The events of Friday the 19th 2024 had a profound impact on organizations around the globe. I suppose a widespread global IT outage has a way of clarifying the mind—and IT leaders are recognizing that resilience is crucial for maintaining operations for their consumers, customers, staff, partners, and shareholders.
But much of the post-mortem analysis seems to be misunderstanding key lessons from the outage. Here are three key misconceptions I noted in the press coverage of the recent CrowdStrike update outage.
Misconception #1: Companies “let this happen”

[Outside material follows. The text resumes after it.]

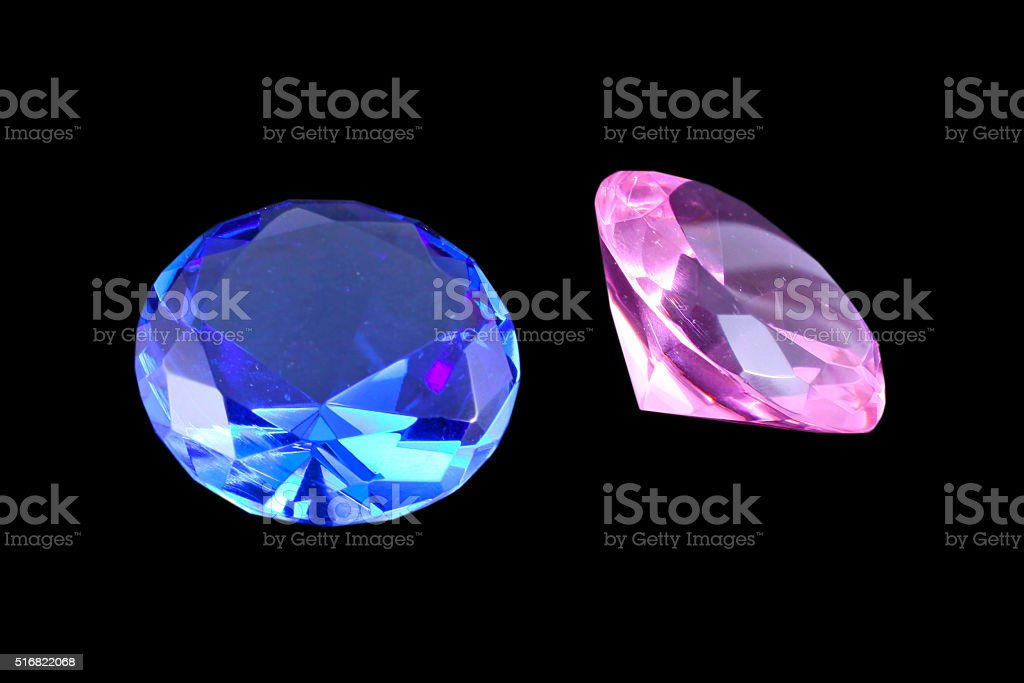 Blue topaz and pink diamond gemstones on black background stock photo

In the wake of the outage, ABC News published an article about the impact of the CrowdStrike event on Delta Airlines’ operations. The article focused not just on the impact, but questioned why it took so long to restore and recover operations. Henry Harteveldt, a travel and industry analyst at Atmosphere Research Group told ABC News, "It’s a surprise that a multi-billion-dollar corporation like Delta would allow this to happen."
It’s important to remember that Delta didn’t intentionally cause the problem. To fully understand how this occurred, one must consider Crowdstrike’s update methodology, pipeline testing, cohort rollout, and more.
Customer organizations have limited visibility into every piece of code updated by every vendor in their environment. This is true for any software company, not just Crowdstrike. For example, do you read the release notes for every iOS or Android update? Do you test updates on a secondary device before applying them to your primary device? How about updates for Chrome or Safari? With this in mind, it’s easy to see how a piece of software might unintentionally impact other software.
Misconception #2: Fixes needed to be implemented “by hand”
Next, Mark Lanterman, Chief Technology Officer at Computer Forensic Services also offered ABC News his opinion of why it took so long to restore operations: it’s a labor issue.
"This isn’t a fix that could be done automatically; IT resources can’t just sit at a computer and push out an update and everything is fixed," Mark commented. "It took so long because Delta has a lot of computers and likely they have limited IT resources to go from computer to computer."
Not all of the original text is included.